The example above is written in Spanish and proof positive that when it comes to scams surrounding the Olympics, everyone needs to be cautious, no matter the nationality or language.
Whether you’re attending the Olympics or planning on being an armchair tourist, those in search of Olympic paraphernalia should remember “caveat emptor.” If the 2014 Olympics are anything to go by, sales of fraudulent merchandise will be rampant. According to the Better Business Bureau, a quick search for “Sochi 2014,” for example, found 5,693 items in 2014, including a $4,000 “Olympic Torch Sochi 2014.” Consumers in the market for Olympic swag are well advised to make purchases on the official Olympic site and to always use a credit card. While both debit and credit cards offer protection, in the event of a scam money lost via a debit card may take several days to be replaced, and who has that kind of time … or cash?
Phishing: An Oldie But a Goldie
When it comes to perfecting their craft, fraudsters have an endless well of creativity. Nevertheless, fraudsters continue to rely on tried-and-true phishing scams because they work. Now with the Games almost upon us, scammers are registering domains using terms such as “Rio” and “rio2016” and using low-cost SSL certificates to ensure their scam sites appear to be legitimate.
Malicious Rogue Apps
It seems as if the whole world is glued to their smartphones. That trend, in part, is thanks to the abundance of useful and entertaining mobile applications available through authorized and unauthorized app stores.
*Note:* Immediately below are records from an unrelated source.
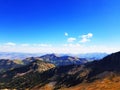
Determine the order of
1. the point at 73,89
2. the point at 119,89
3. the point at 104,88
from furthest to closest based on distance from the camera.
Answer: the point at 73,89, the point at 104,88, the point at 119,89

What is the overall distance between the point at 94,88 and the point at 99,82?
17.3 metres

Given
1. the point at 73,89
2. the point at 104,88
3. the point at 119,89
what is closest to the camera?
the point at 119,89

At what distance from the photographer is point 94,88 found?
7057 inches

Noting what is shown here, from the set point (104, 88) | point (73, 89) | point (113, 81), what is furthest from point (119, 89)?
point (73, 89)

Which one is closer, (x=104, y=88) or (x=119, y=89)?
(x=119, y=89)

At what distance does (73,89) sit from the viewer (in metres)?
189

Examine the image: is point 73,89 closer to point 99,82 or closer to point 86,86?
point 86,86

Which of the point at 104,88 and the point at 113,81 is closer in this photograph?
the point at 104,88

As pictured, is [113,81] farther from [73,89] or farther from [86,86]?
[73,89]

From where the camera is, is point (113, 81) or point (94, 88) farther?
point (113, 81)

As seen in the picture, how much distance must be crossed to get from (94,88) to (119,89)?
84.3ft

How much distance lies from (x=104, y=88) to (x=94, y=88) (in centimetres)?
974

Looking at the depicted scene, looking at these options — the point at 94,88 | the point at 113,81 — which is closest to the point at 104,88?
the point at 94,88

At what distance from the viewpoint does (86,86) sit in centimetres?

No doubt people will turn to apps to stay up-to-date on scores and news about the Olympics. However, not all apps about the Olympics are legitimate. In fact, downloading the app pictured above can expose the user to Trojans, viruses and other malicious code created by scammers. This app looks official enough, but our malware analysts determined this app has the same properties of Trojan apps and other fraudulent apps. Moreover, this app was found in a third-party store, which means it was subjected to less security oversight than if it had been offered through authorized stores such as the Apple Store and Google Play Store.
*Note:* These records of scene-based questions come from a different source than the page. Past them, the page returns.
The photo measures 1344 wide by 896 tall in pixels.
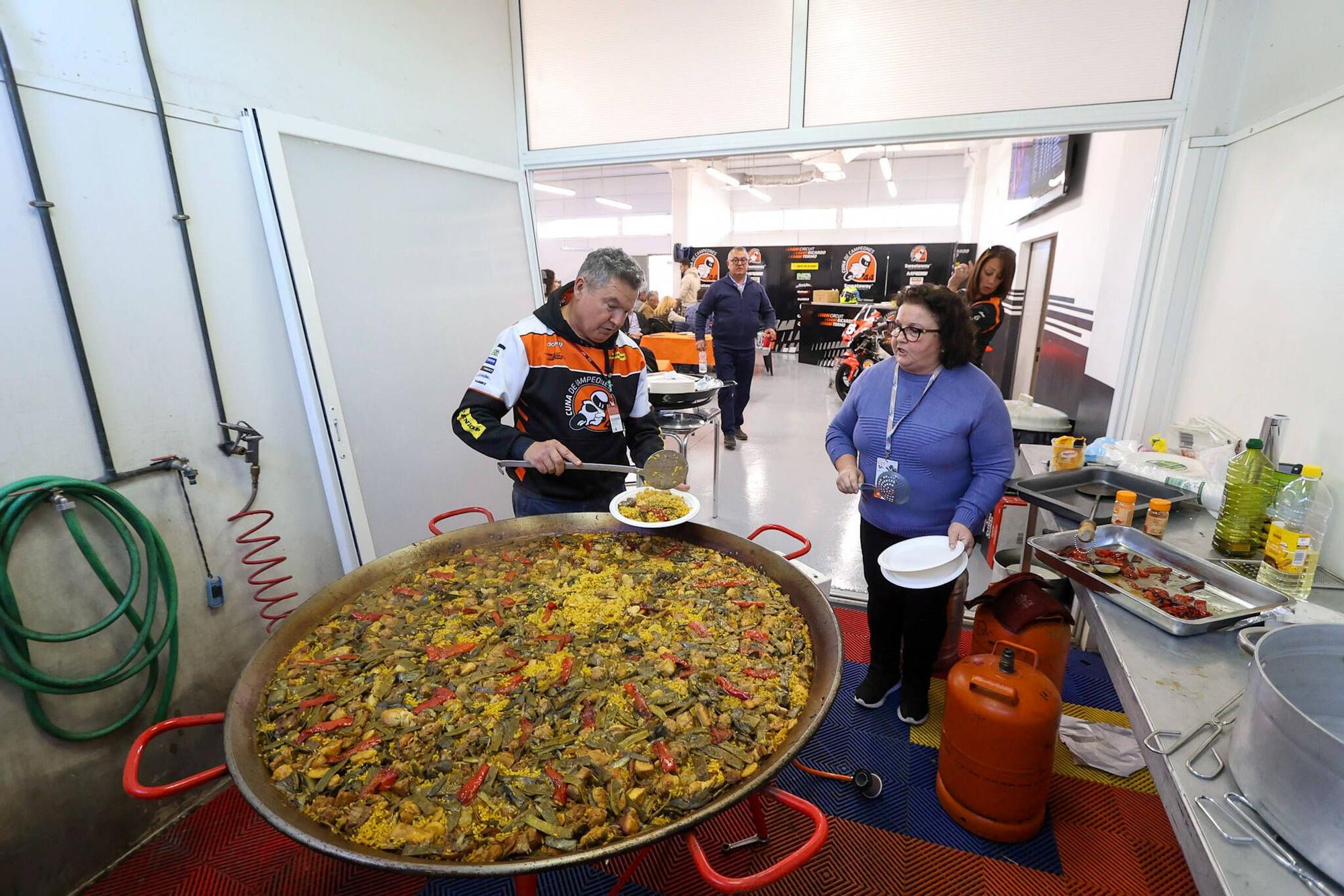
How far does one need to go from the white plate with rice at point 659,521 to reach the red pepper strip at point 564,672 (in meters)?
0.50

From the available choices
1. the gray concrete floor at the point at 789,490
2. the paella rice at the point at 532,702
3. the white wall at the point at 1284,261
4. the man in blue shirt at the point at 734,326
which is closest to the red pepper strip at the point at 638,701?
the paella rice at the point at 532,702

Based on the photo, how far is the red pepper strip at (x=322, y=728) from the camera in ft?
3.81

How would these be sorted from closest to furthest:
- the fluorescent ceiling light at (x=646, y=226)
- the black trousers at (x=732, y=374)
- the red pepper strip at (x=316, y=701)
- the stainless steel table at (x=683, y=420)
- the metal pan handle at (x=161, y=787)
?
the metal pan handle at (x=161, y=787), the red pepper strip at (x=316, y=701), the stainless steel table at (x=683, y=420), the black trousers at (x=732, y=374), the fluorescent ceiling light at (x=646, y=226)

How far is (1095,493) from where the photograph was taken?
2154 millimetres

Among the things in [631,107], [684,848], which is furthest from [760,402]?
[684,848]

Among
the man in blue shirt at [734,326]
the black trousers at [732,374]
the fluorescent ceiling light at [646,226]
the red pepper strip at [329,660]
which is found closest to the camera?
the red pepper strip at [329,660]

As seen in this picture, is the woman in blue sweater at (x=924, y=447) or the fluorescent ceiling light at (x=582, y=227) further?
the fluorescent ceiling light at (x=582, y=227)

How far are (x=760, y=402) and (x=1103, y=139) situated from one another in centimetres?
451

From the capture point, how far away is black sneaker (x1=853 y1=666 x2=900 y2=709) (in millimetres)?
2312

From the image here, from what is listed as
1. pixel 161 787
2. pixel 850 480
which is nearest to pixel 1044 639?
pixel 850 480

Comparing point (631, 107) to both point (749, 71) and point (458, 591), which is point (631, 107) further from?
point (458, 591)

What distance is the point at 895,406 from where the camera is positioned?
201 cm

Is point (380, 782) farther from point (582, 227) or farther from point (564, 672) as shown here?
point (582, 227)

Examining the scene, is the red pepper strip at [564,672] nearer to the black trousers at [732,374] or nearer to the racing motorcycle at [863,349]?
the black trousers at [732,374]
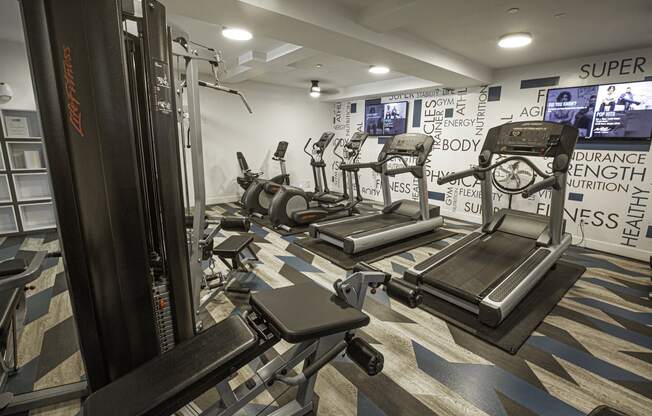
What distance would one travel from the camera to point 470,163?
5074mm

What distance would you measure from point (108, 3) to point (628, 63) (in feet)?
16.3

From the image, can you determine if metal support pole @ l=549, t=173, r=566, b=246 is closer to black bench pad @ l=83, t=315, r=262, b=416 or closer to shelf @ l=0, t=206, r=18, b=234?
black bench pad @ l=83, t=315, r=262, b=416

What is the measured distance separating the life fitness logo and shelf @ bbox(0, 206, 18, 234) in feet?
14.4

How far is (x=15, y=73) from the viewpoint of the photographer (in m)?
3.92

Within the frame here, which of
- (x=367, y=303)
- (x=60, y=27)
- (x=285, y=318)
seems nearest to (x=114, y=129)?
(x=60, y=27)

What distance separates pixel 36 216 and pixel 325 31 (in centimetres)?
463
When it comes to staying safe online, consumers should follow the following tips:
- Be leery of unsolicited emails, especially those claiming that you are a winner, and never give out personal information in response to these emails.
- Always pay with credit cards as they afford consumers greater protection.
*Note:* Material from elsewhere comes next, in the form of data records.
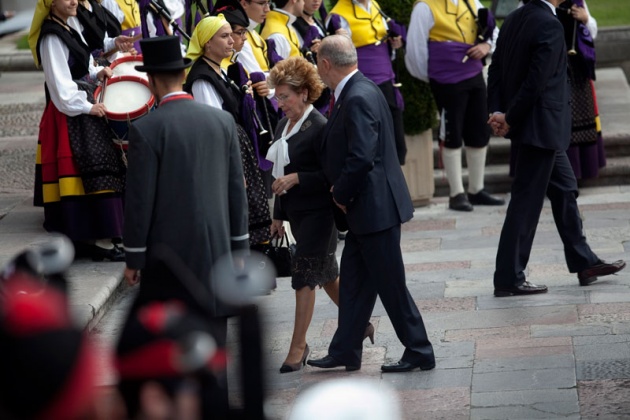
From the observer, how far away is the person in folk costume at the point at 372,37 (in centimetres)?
1021

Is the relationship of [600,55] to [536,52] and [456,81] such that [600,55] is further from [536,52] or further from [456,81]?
[536,52]

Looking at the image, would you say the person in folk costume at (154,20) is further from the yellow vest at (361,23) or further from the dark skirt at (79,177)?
the yellow vest at (361,23)

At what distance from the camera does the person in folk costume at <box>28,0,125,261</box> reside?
806cm

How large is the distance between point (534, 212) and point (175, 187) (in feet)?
9.43

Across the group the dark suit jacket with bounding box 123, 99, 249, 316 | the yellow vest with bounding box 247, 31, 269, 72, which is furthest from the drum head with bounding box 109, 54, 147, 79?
the dark suit jacket with bounding box 123, 99, 249, 316

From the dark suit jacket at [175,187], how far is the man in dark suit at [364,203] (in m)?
0.93

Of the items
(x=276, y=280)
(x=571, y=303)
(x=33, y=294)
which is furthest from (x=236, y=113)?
(x=33, y=294)

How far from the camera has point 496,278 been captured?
25.7ft

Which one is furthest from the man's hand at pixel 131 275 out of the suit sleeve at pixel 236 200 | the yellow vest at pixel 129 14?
the yellow vest at pixel 129 14

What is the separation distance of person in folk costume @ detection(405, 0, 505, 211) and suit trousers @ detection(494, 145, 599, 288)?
2.97 metres

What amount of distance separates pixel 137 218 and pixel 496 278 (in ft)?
10.0

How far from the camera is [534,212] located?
7.64 meters

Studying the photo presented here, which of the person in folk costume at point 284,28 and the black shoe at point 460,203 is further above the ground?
the person in folk costume at point 284,28

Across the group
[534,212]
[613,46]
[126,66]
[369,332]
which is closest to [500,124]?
[534,212]
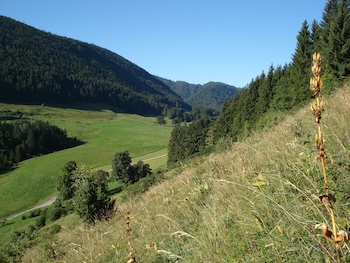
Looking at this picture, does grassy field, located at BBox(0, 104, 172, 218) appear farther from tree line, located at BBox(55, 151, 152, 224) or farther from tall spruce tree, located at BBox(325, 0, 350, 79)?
tall spruce tree, located at BBox(325, 0, 350, 79)

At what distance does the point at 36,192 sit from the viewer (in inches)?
2867

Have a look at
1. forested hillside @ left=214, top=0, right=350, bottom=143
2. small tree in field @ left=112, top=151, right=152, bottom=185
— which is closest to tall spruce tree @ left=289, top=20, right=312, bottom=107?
forested hillside @ left=214, top=0, right=350, bottom=143

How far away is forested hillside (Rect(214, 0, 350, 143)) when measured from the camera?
92.4 ft

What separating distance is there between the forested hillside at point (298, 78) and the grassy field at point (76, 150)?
31504mm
- Only do business with encrypted sites (those starting with “https”).
- Open attachments only when they come from known sources, and even then be aware of what you are opening. Sophisticated fraudsters can create emails that appear to be from legitimate companies but that direct recipients to fraudulent sites or introduce malware onto their system.
- Keep your password protected and never re-use the same password across multiple sites.
- Secure access to your bank and critical applications with a locked-down personal web browser such as the Detect Safe Browsing mobile app.
- Only download mobile apps from authorized app stores.